Let your dog enjoy some yummy meal time options that are known to help prevent dental disease. Products approved by the Veterinary Oral Health Council include dog foods, treats and even water additives.  

A word about anesthesia
Should your dog require a more involved teeth cleaning at your veterinarian’s office, they will most likely talk to you about anesthetizing him for the procedure. Although this may seem extreme, it’s actually quite commonplace.

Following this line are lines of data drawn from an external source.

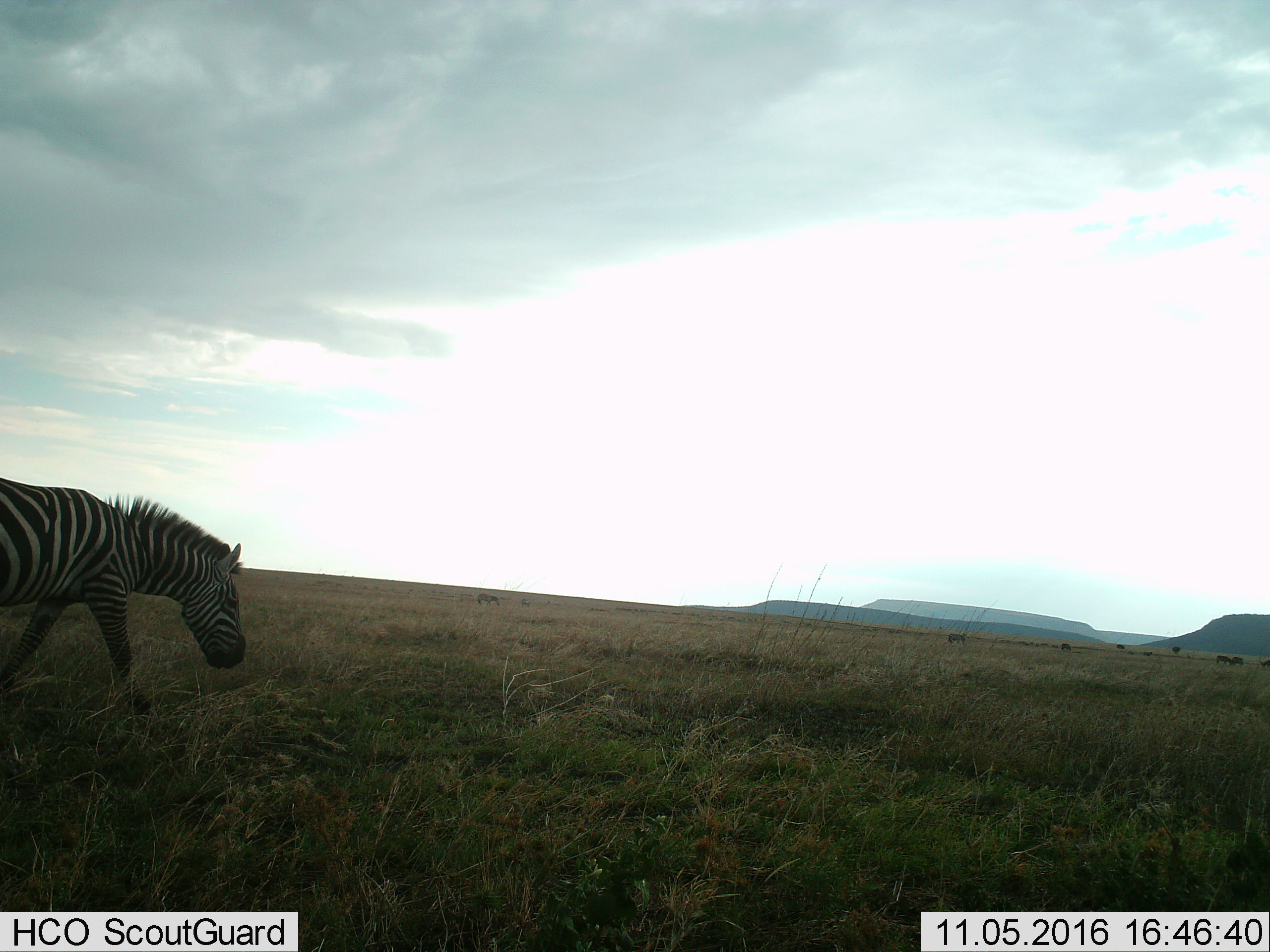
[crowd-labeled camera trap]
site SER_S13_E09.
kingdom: Animalia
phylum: Chordata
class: Mammalia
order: Perissodactyla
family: Equidae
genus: Equus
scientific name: Equus quagga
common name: plains zebra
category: zebraplains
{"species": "zebraplains (plains zebra) (Equus quagga)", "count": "6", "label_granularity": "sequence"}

In fact, the American Veterinary Dental College doesn’t recommend dental cleanings without anesthesia, as they don’t allow cleaning or inspection below the gum line, where most dental disease occurs. Inspecting this area on a dog who is alert is difficult and can result in an injury to the dog or the person performing the procedure.This is a lot of information, but the basic message is simple. By taking easy steps each day to focus on your dog’s dental health, you can keep small issues from becoming bigger problems, and keep your pup free of pain or discomfort. Certainly worth a few minutes a day!